== Problem to work on ==
Rewrite the records below with "house window" swapped for "front window" everywhere it occurs and every other word left the same. Leave the pictures out of your answer.

[Collection entries]

+ + + + +

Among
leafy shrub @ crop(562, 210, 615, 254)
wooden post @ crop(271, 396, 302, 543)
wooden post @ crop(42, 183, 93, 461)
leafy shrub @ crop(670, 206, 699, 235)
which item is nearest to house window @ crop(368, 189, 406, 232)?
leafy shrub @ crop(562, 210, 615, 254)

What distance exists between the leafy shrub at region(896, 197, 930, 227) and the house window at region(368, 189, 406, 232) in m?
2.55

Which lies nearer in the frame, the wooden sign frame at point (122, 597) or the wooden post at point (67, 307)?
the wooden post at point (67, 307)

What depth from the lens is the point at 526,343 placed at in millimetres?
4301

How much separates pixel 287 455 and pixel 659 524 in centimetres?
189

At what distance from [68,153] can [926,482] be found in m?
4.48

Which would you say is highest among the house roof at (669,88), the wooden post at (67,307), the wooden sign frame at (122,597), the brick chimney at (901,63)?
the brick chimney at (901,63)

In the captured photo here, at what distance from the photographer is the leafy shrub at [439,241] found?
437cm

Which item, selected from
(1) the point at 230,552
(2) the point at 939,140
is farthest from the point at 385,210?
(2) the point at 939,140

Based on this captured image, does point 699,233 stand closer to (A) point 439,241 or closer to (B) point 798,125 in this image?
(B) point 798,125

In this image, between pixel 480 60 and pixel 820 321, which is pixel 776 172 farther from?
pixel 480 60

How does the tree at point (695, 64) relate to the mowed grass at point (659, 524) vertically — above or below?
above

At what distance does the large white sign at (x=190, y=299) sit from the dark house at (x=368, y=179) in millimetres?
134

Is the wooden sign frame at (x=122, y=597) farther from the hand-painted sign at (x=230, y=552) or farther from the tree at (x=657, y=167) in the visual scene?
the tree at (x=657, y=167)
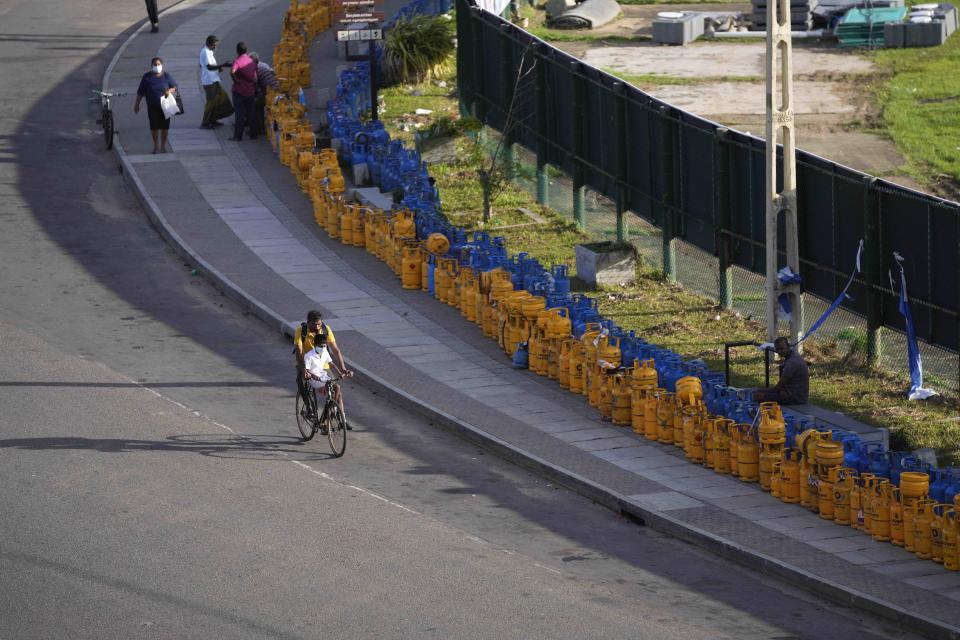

+ + + + +

== Response below ==
Among
leafy shrub @ crop(562, 210, 615, 254)
wooden post @ crop(271, 396, 302, 543)
wooden post @ crop(42, 183, 93, 461)
leafy shrub @ crop(670, 206, 699, 235)
which item is nearest to front window @ crop(368, 189, 406, 232)?
leafy shrub @ crop(562, 210, 615, 254)

What distance exists between the leafy shrub at region(896, 197, 930, 227) and the front window at region(368, 189, 406, 232) in m?
2.55

Which lies nearer in the frame, the wooden sign frame at point (122, 597) or the wooden post at point (67, 307)?
the wooden post at point (67, 307)

What depth from the lens is the point at 526,343 placed at in millimetres?
4301

How much separates pixel 287 455 and pixel 659 524 in centimetres?
189

At what distance from [68,153] can [926,482] be found in m?
4.48

Which would you say is highest among the house roof at (669,88), the wooden post at (67,307), the wooden sign frame at (122,597), the brick chimney at (901,63)?
the brick chimney at (901,63)

In the captured photo here, at what distance from the photographer is the leafy shrub at [439,241] found?
437cm

Which item, selected from
(1) the point at 230,552
(2) the point at 939,140
is farthest from the point at 385,210?
(2) the point at 939,140

Based on this captured image, does point 699,233 stand closer to (A) point 439,241 or closer to (B) point 798,125 in this image?
(B) point 798,125

In this image, between pixel 480 60 and pixel 820 321, which is pixel 776 172 farther from?
pixel 480 60

How does the tree at point (695, 64) relate to the mowed grass at point (659, 524) vertically — above or below?
above

At what distance does the large white sign at (x=190, y=299) sit from the dark house at (x=368, y=179) in millimetres?
134

Is the wooden sign frame at (x=122, y=597) farther from the hand-painted sign at (x=230, y=552) or farther from the tree at (x=657, y=167) in the visual scene?
the tree at (x=657, y=167)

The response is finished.